長期的な住宅の潜在的需要量(将来の必要住宅ストック量)の水準は、世帯数の変化という構造的要因によって決定される。世帯数の変化は人口構造の変化と各世代の世帯形成行動によって規定される。本稿は、東京圏(埼玉県、千葉県、東京都、神奈川県の1都3県)について、これまでの世帯タイプ別・世帯主年齢別の世帯数の変化およびそれに伴う住宅タイプ別の構成比率の変化を把握した上で、2010年の住宅タイプ別の潜在的住宅要素の推計を試みたものである。推計手法としては、トレンド分析とシナリオ分析を併用した。
2.
わが国の戦後の出生数を年代ごとにみると、団塊一世(1940年代後半生まれ)および団塊二世(1970年代前半に生まれた団塊一世の子供)が抜きんでて多い。これがわが国の人口構造や世帯構造の骨格を形成しており、結果として今後の急速な高齢化をもたらすことになる。
3.
東京圏の世帯数は戦後一貫して増加してきたが、厚生省の推計によれば、今後も継続して増加することが予想され、1995年には1,232万世帯であったものが、2010年には286万世帯増加して1,518万世帯となる。この世帯数増加のうち「ファミリー世帯」が4割を占めるのが、その大半はファミリー形成期を迎える団塊二世によるものである。次いで増加数が多いのは「高齢夫婦世帯」と「高齢単独世帯」である。逆に「3世代同居世帯」では減少する。
4.
住宅タイプ別の構成比率は世帯タイプによって大きく異なる。1995年における住宅タイプ別の構成比率を世帯主別にみると、加齢とともに持家率が上昇し、40歳前後で50%以上となり、55歳前後で70%を超す。その後は漸増しおおむね75%程度に収束する。
5.
住宅需要(世帯数)の将来推計手法としては、まず世帯タイプ別の「世帯主年齢×住宅タイプマトリックス」をトレンド分析により推計し、さらに住宅需要に影響を及ぼすと考えられる主要世代の居住選択の意志を反映させるために、実現性のあるシナリオを複数設定して世帯タイプ別・世帯主年齢別・住宅タイプ別の世帯数を推計する方法を用いた。また、各シナリオの実現可能性の違いによるウェイト付けを行い、それらを重ね合わせることにより代表的な推計値を求めた。1995年から2010年までの15年間の潜在的住宅需要の増加量について、推計結果を示すと次のとおりである。

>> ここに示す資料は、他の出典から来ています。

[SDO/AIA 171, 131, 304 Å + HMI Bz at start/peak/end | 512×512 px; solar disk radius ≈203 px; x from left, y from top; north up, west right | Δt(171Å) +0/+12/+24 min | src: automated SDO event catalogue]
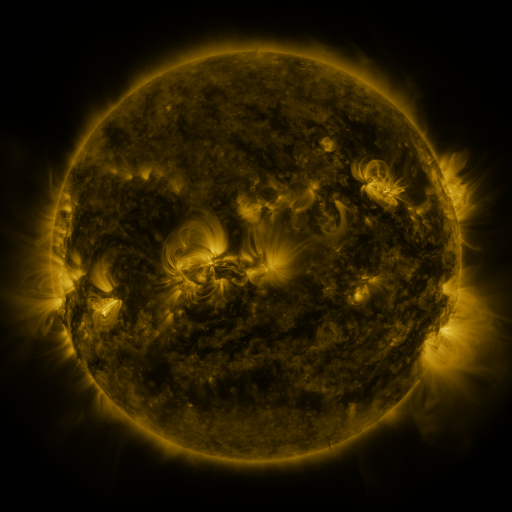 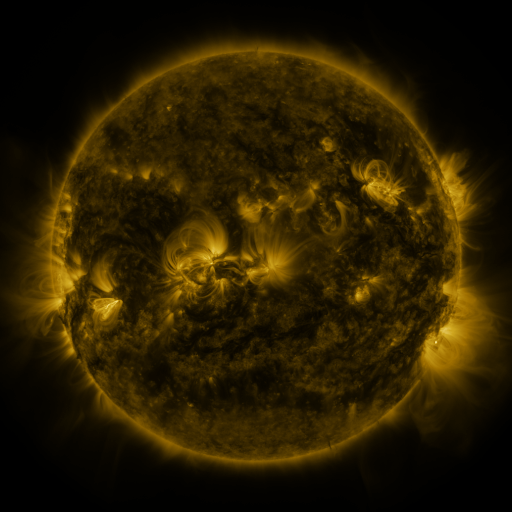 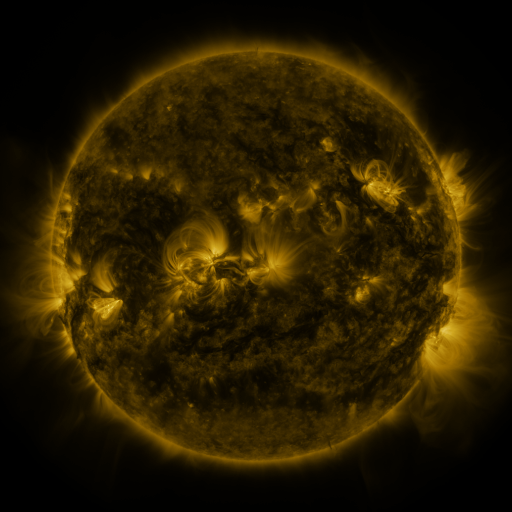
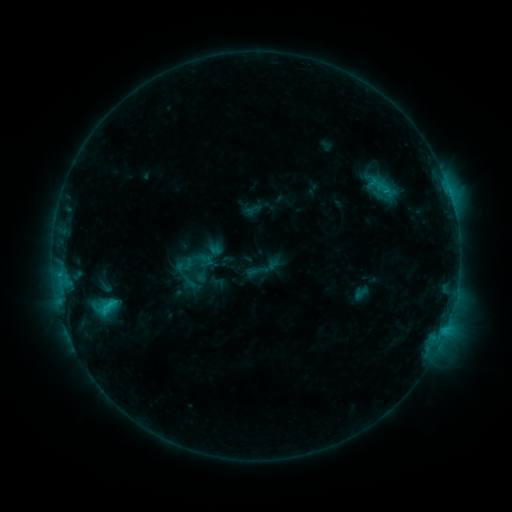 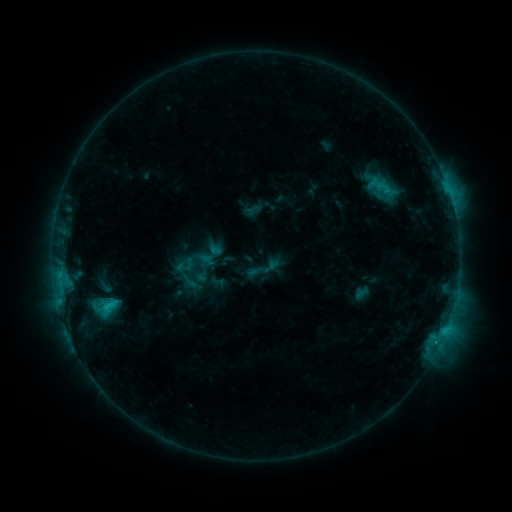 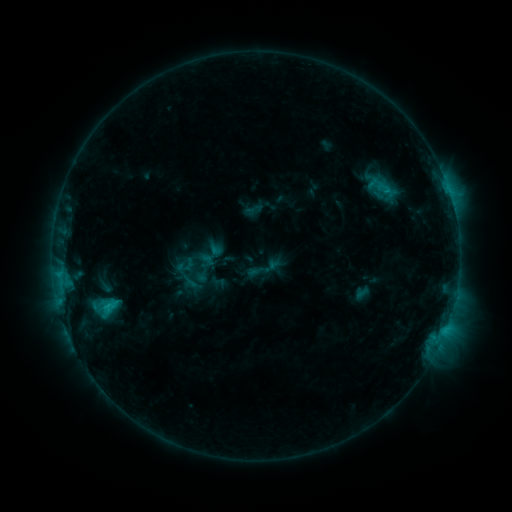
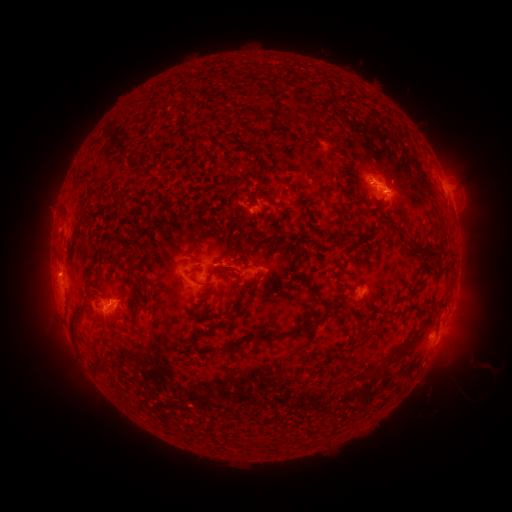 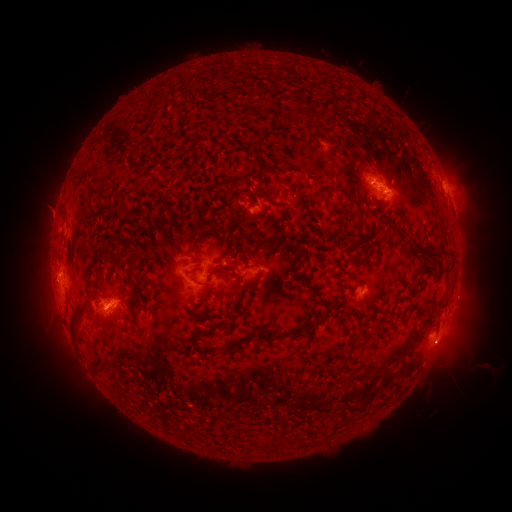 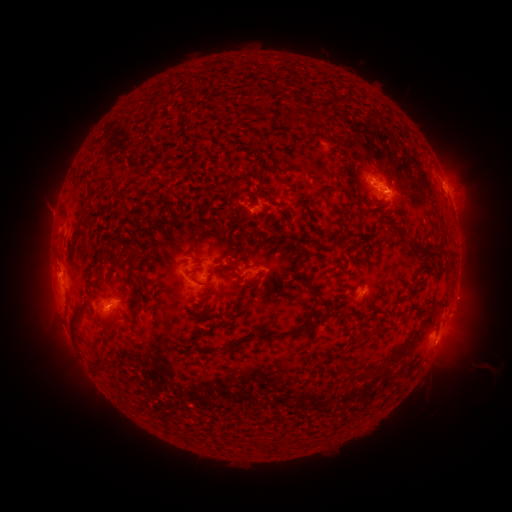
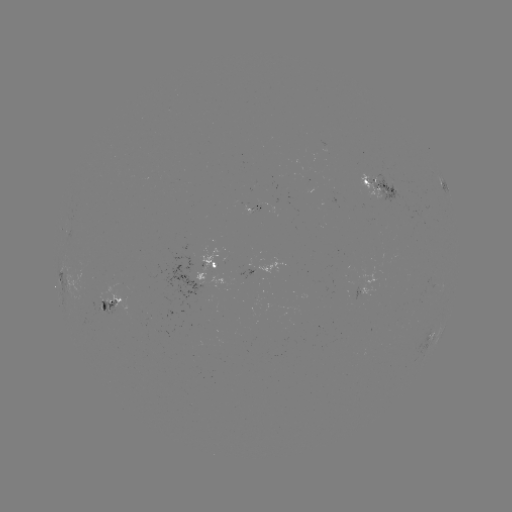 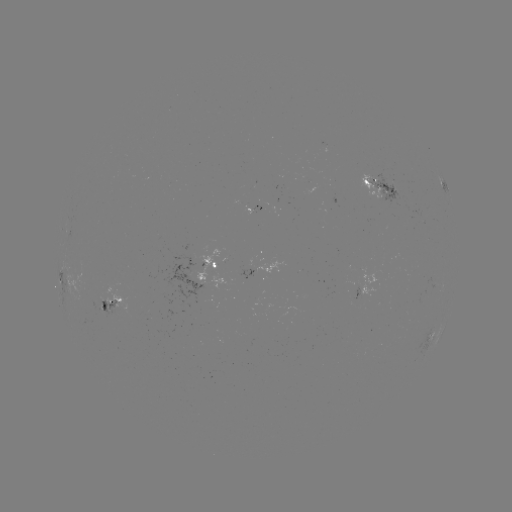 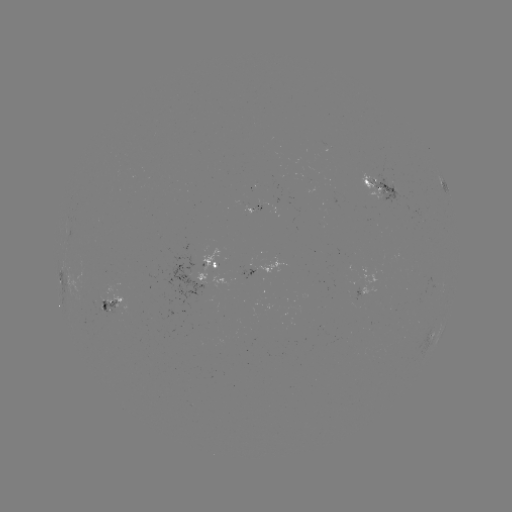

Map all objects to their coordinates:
eruption: (466, 298)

・持家系が増加分の63%を占める(持家戸建122万世帯増、持家マンション58万世帯増)
・借家系では民営借家マンションの増加(76万世帯増)が中心となる
・公的借家も30万世帯と比較的増加が大きい
6.
団塊二世の賃貸志向と高齢者や団塊一世の加齢対応の動向によっては、今後の住宅需要は大きく変わる可能性がある。